WORK TO COMPLETE
Each line starting at the one that contains "[camera-trap image, curated labels]" and ending at the one that contains "common name: mouse" must be returned exactly, and the rest of the listing is left out.

^^^^^^^^

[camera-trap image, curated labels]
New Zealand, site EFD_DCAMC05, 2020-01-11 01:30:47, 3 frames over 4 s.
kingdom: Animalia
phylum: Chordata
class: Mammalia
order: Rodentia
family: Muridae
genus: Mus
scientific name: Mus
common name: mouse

^^^^^^^^

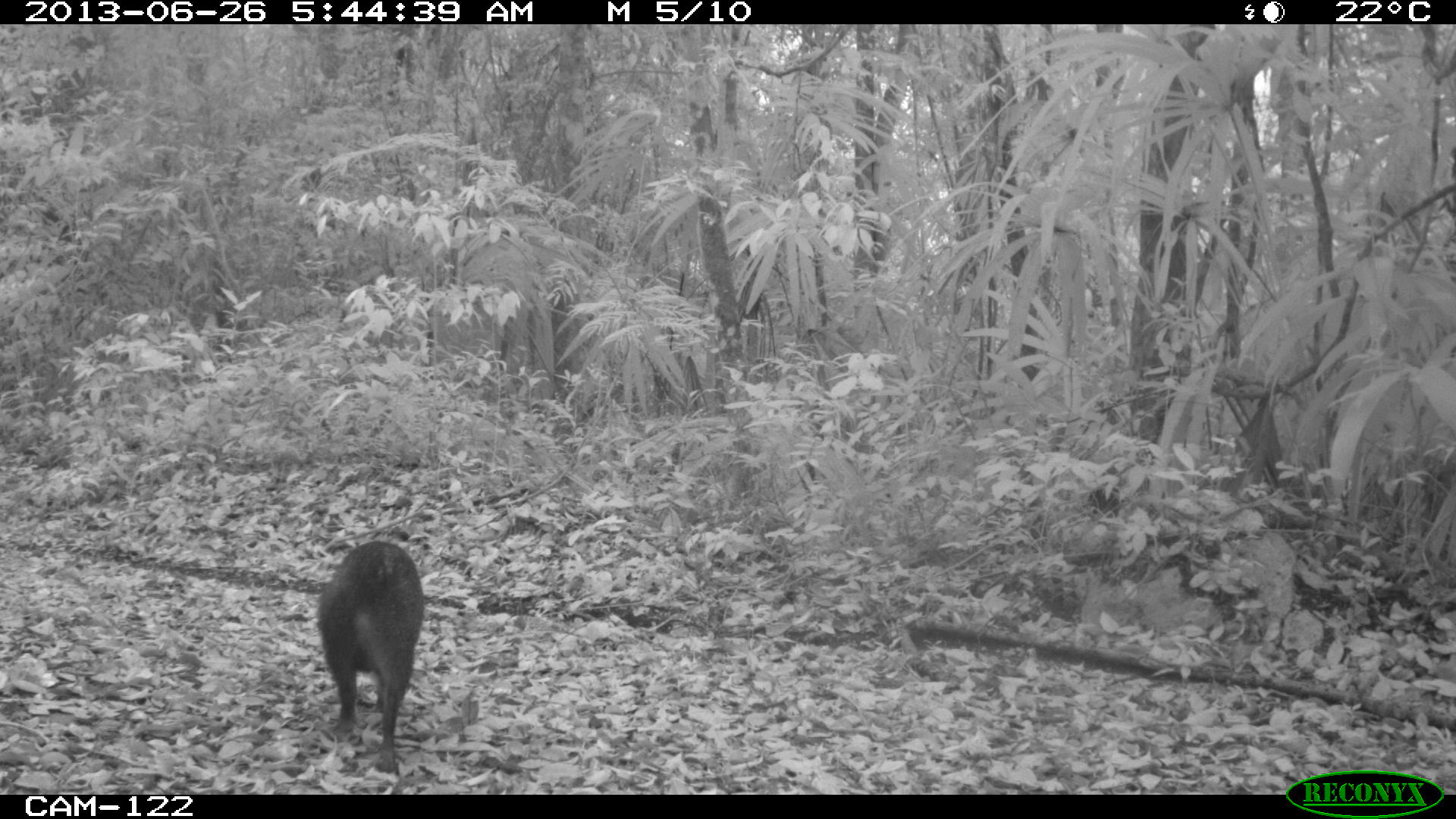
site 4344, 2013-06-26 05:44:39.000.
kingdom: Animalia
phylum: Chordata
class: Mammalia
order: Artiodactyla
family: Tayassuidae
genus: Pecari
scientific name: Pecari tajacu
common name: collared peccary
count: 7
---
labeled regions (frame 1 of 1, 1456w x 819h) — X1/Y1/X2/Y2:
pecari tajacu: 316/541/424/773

^^^^^^^^

ANSWER TO THIS EXERCISE
[camera-trap image, curated labels]
New Zealand, site EFD_DCAMC05, 2020-01-11 01:30:47, 3 frames over 4 s.
kingdom: Animalia
phylum: Chordata
class: Mammalia
order: Rodentia
family: Muridae
genus: Mus
scientific name: Mus
common name: mouse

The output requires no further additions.